Thin Love (Thin Love, #1)(88)
It all sounded too simple, too perfect. Kona didn’t know Cora Michaels. That brief conversation with her the day before told him she wasn’t the kind of woman who just took whatever came her way. He had a feeling she’d spend the rest of her life trying to control Keira and Kona wondered, despite Keira’s claim that she could walk away, if she really would. She was strong, she was a fighter, but Keira ran away from things when she thought she’d be hurt. Would she run away from the person who could hurt her most?
“Hey,” she said, voice light, as though she hadn’t spent the past few minutes crying on his chest. “Let me make you some French toast. It’s my specialty.”
More of that running. It’s what Keira did. She was done exorcising her demons, for now at least, and Kona loved that smile, how open it was, how happy she seemed to show him another side of herself he didn’t know existed.
“Sounds good, Wildcat.”
But as she walked away from him, looking far too good for someone who was so broken, Kona wondered if she would fight when the time came. He wondered if she’d let him fight for her. He wondered how far Keira would have to run to keep that smile on her face.

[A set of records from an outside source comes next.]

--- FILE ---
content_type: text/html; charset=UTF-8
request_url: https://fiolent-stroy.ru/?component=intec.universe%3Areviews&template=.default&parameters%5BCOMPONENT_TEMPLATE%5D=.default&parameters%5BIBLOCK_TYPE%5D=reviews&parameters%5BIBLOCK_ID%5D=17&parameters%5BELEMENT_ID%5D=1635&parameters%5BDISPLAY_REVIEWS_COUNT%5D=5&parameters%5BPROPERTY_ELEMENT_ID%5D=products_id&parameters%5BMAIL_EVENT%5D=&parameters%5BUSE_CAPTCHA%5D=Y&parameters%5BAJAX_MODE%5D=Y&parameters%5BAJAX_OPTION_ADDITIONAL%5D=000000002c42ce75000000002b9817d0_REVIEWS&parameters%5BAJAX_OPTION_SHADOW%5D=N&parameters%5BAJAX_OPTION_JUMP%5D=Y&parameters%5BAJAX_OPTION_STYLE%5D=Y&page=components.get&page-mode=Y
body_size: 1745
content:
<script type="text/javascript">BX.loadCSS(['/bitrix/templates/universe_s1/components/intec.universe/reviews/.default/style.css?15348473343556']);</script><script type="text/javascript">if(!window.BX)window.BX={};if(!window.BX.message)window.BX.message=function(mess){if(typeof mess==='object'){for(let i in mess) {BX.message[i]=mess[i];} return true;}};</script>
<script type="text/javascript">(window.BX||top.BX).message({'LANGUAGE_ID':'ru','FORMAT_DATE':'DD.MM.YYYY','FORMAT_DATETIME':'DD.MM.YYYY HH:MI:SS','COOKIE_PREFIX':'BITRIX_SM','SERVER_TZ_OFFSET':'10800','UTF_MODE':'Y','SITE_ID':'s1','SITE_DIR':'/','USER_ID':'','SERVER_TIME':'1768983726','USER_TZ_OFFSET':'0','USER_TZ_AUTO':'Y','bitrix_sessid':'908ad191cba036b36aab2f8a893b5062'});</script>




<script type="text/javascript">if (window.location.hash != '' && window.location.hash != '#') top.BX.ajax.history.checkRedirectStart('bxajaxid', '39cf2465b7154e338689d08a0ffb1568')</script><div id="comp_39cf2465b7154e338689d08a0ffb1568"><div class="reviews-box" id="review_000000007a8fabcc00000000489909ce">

Kona wondered if you could O.D. on tryptophan. He thought that might be happening to him. He was in his bedroom, two doors from the loud sounds of his tutu kane and Luka killing each other in a quick game of dominos, thinking that either the delicious Thanksgiving turkey sitting like a rock in his stomach was going to kill him—or else Keira was.
He pulled his yellow phone up for the fourth time and grunted when there was still no message from her. He hadn’t wanted her to leave. Karma was a ruthless bitch and that little lie she’d told her professors about being sick when she’d avoided him had come back to bite Keira in the ass. CPU had been ravaged by the flu and Kona worried that Keira’s sneezes and tiredness were clues that’d she caught the crud Leann had been battling for a week. Keira had come to his house for Thanksgiving, sniffling and coughing, but still giving him that sweet smile of hers. True, the dinner had been awkward with his mother and girlfriend pretending to be civil as they glared across the table at one another, but for the most part, shit didn’t start. That, he knew was due to his tutu kane.
His grandfather had asked him about Keira before she arrived. It was rare, something the old man didn’t normally do, but since neither Luka nor Kona had ever brought a girl home, he was curious.
“Does she have all her teeth?” Tutu kane had asked and Kona stared at the man for five full seconds, thinking his heart meds were making him loopy.
“What kind of question is that?”
The old man only shrugged and slapped Kona on the back. “A woman with all her teeth takes care of herself. I’m just wondering, Keikikane, if your milimili is gumming it.”
Kona laughed him, smiling wider at his tutu kane called Keira his beloved, shaking his head at how serious the old man stared at him. “She’s beautiful and smart and talented. She writes music and sings and yeah, she has perfect teeth.”
He should have never told him about the music because his grandfather spent the better part of the day hitting his bongos, which he never learned how to play properly, and asking Keira to guess what song he sang. Most she knew, others, the sly bastard tricked her with by singing island songs no one had ever heard. By the time he started in on “Tiptoe Through the Tulips,” Kona’s mother trailed off deeper into the house, claiming she wanted to get the kitchen cleaned. Kona wasn’t sorry she left. All afternoon he’d noticed his mother’s overly calm stares at Keira; how both women ignored each other, how cool, indifferent his mother was to Keira.
His mother didn’t stay out of the way all night, but she played indifferent, kept throwing looks out toward the fire pit, watching him and Keira, curious. Kona caught Tutu kane’s wink when the woman left and Kona smiled, settling Keira on his lap and the bongo playing stopped while the football games came on.
It had turned into a great night, with Kona, Keira, Luka and Tutu kane sitting around the fire pit, listening to stories that Kona suspected his grandfather had invented. Each one had made Keira laugh and Kona was glad. It took her mind off of what she’d have to go home to; it kept her distracted from that long ride back to Mandeville and her mother who was still angry that Keira had chosen to spend Thanksgiving with Kona and his family and not her and her fake, wasted friends.
“You could stay,” he’d told her, holding on tight to her waist as she leaned against her Sunfire. “I could sneak you in and my mom would never know.”
“I’ll be fine. My mother will probably be passed out on Valium or wine, or both by the time I get back.”
Kona pulled Keira against him, nuzzling her neck, inhaling that sweet scent on her skin. He didn’t want her to leave. “You don’t know that for sure, Wildcat.”
She’d taken his lips then, long and slow, staggering Kona with a kiss that lingered. “Today was great.” Keira held his face and Kona thought she might say something more, something he’d been waiting for her to say to him, but that plump mouth closed up and she kissed him again. “You made this a perfect Thanksgiving.”
Kona had watched her taillights blink and brake as she drove down the street and though she promised to call when she got home, promised that if her mother tried smacking her, that she wouldn’t take it, he still felt sick, anxious that he wouldn’t be there to protect her.